The precompiler command line option MODE governs ANSI/ISO compliance. When MODE=ANSI, declaring the SQLCA data structure is optional. However, you must declare a separate status variable named SQLCODE. The SQL standard specifies a similar status variable named SQLSTATE, which you can use with or without SQLCODE.
After executing a SQL statement, the Oracle Server returns a status code to the SQLSTATE variable currently in scope. The status code indicates whether the SQL statement executed successfully or raised an exception (error or warning condition). To promote interoperability (the ability of systems to exchange information easily), the SQL standard predefines all the common SQL exceptions.
Unlike SQLCODE, which stores only error codes, SQLSTATE stores error and warning codes. Furthermore, the SQLSTATE reporting mechanism uses a standardized coding scheme. Thus, SQLSTATE is the preferred status variable. SQLCODE was a deprecated feature of SQL-92 that was retained only for compatibility with SQL-89. SQLCODE has been removed from all editions of the SQL standard subsequent to SQL-92.
When MODE=ANSI, you must declare SQLSTATE or SQLCODE. Declaring the SQLCA is optional. When MODE=ORACLE, if you declare SQLSTATE, it is not used.

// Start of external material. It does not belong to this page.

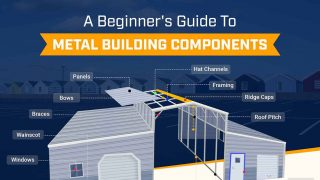 Metal Building Component Basics: Everything a beginner needs to know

Unlike SQLCODE, which stores signed integers and can be declared outside the Declare Section, SQLSTATE stores 5-character null-terminated strings and must be declared inside the Declare Section. You declare SQLSTATE as
char SQLSTATE[6]; /* Upper case is required. */
Note:
SQLSTATE must be declared with a dimension of exactly 6 characters.SQLSTATE status codes consist of a 2-character class code immediately followed by a 3-character subclass code. Aside from class code 00 ("successful completion",) the class code denotes a category of exceptions. And, aside from subclass code 000 ("not applicable",) the subclass code denotes a specific exception within that category. For example, the SQLSTATE value '22012' consists of class code 22 ("data exception") and subclass code 012 ("division by zero").
Each of the five characters in a SQLSTATE value is a digit (0..9) or an uppercase Latin letter (A..Z). Class codes that begin with a digit in the range 0..4 or a letter in the range A..H are reserved for predefined conditions (those defined in the SQL standard). All other class codes are reserved for implementation-defined conditions. Within predefined classes, subclass codes that begin with a digit in the range 0..4 or a letter in the range A..H are reserved for predefined subconditions. All other subclass codes are reserved for implementation-defined subconditions. Figure 9-1 shows the coding scheme.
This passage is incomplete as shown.